■ **Problem to work on**
This exercise calls for copying every line below that holds the word "Connochaetes".

Stored items:

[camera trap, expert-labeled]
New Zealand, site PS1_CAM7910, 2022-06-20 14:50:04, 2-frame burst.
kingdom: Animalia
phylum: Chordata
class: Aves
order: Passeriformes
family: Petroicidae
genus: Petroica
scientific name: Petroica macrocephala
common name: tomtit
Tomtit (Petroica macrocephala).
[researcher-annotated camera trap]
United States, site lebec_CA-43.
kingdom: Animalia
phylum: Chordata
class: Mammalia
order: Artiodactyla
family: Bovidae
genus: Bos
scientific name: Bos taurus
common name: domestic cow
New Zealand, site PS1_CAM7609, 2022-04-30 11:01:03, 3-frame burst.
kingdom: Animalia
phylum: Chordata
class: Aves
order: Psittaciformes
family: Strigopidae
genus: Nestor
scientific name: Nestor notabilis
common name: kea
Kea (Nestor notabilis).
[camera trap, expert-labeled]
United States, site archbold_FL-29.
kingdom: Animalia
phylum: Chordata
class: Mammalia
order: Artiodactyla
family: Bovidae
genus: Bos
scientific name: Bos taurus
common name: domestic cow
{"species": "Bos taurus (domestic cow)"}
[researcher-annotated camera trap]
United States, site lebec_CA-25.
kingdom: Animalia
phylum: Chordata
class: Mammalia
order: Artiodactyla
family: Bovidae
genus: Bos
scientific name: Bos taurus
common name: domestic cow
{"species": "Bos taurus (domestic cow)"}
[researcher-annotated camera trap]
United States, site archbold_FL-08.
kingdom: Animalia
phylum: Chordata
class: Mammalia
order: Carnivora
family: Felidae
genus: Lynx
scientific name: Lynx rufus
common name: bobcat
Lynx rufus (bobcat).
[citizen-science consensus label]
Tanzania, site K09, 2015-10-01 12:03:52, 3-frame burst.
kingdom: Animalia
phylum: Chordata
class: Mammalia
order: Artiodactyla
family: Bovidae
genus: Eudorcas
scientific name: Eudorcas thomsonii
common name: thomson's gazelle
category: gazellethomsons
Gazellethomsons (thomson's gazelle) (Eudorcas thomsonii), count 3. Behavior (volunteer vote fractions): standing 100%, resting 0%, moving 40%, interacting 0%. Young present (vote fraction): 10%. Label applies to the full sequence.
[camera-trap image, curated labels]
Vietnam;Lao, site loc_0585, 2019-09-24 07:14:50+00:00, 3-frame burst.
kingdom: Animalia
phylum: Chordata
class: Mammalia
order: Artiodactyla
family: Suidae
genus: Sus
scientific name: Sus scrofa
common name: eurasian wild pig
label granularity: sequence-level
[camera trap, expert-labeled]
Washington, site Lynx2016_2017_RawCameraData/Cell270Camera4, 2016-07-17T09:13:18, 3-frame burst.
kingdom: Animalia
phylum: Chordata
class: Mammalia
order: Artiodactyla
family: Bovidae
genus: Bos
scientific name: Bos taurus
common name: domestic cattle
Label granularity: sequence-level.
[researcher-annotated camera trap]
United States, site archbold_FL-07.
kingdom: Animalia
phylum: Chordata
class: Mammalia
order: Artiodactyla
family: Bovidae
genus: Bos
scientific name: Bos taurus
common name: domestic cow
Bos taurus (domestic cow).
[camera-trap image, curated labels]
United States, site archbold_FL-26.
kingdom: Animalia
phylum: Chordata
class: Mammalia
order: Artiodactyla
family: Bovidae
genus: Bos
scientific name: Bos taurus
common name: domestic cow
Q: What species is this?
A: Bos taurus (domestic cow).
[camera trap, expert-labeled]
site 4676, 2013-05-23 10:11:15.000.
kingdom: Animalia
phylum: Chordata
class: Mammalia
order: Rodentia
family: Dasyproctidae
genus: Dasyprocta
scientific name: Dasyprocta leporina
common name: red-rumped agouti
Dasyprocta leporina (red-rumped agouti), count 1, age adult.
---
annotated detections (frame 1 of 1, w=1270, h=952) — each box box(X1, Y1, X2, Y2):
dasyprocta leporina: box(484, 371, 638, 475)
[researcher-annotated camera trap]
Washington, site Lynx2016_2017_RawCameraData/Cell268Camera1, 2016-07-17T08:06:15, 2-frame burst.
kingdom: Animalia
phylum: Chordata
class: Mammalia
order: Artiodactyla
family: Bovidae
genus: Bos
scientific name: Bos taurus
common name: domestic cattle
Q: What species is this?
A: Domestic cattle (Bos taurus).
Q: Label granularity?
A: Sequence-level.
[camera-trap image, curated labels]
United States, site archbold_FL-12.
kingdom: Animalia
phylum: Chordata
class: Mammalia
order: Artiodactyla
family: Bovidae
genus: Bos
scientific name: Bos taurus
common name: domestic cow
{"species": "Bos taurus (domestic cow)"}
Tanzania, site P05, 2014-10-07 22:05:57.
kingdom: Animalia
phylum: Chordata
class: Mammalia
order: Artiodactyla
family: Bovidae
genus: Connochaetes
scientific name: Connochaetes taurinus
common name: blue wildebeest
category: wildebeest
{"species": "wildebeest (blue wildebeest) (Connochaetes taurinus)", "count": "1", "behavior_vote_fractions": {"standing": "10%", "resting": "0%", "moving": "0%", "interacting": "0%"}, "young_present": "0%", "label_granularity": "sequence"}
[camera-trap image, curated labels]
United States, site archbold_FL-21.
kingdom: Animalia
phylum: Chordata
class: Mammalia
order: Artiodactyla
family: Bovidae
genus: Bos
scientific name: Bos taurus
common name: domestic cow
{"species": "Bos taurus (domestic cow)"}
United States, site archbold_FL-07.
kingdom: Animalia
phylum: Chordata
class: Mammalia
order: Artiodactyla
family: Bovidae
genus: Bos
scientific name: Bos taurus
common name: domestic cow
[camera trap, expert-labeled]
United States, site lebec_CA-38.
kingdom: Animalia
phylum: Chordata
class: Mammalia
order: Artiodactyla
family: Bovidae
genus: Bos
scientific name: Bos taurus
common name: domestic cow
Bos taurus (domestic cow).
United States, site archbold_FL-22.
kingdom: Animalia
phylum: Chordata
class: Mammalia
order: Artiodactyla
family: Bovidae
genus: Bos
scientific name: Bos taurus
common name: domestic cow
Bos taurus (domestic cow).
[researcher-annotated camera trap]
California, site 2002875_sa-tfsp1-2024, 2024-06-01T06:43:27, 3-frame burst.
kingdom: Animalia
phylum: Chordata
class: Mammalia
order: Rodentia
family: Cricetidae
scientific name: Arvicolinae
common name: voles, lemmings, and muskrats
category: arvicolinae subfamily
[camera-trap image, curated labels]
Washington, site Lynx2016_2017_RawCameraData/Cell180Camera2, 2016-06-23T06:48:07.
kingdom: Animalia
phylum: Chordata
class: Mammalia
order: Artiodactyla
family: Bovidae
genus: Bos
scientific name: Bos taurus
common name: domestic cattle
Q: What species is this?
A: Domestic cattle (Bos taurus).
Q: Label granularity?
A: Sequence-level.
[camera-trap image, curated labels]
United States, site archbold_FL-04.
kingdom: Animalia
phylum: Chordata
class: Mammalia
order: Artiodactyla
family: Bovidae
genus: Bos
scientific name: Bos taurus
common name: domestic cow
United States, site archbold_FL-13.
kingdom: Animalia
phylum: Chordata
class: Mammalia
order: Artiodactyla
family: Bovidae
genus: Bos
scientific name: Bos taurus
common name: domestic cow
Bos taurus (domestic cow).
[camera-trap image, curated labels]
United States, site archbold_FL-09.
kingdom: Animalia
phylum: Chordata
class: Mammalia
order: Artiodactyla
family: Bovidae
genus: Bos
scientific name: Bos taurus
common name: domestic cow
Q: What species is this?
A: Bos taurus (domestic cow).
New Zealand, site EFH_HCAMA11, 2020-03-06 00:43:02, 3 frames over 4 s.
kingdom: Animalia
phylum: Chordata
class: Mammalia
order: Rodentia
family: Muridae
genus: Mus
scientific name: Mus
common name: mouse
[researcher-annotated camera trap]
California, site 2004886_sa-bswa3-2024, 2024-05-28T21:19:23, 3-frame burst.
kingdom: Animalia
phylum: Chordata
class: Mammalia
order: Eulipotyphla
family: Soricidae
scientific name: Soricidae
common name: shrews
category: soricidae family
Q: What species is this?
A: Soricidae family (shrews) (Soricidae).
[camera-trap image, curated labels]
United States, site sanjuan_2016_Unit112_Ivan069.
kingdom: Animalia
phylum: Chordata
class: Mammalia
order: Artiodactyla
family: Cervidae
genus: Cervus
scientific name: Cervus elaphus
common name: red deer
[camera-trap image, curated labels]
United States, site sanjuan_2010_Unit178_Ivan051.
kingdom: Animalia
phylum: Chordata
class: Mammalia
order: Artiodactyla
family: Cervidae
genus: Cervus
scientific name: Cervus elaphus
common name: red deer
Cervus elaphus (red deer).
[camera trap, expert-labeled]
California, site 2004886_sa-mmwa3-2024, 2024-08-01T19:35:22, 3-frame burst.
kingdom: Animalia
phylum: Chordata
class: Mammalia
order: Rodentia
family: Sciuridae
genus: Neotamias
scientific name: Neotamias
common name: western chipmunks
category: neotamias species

■ **Exercise result**
genus: Connochaetes
scientific name: Connochaetes taurinus
{"species": "wildebeest (blue wildebeest) (Connochaetes taurinus)", "count": "1", "behavior_vote_fractions": {"standing": "10%", "resting": "0%", "moving": "0%", "interacting": "0%"}, "young_present": "0%", "label_granularity": "sequence"}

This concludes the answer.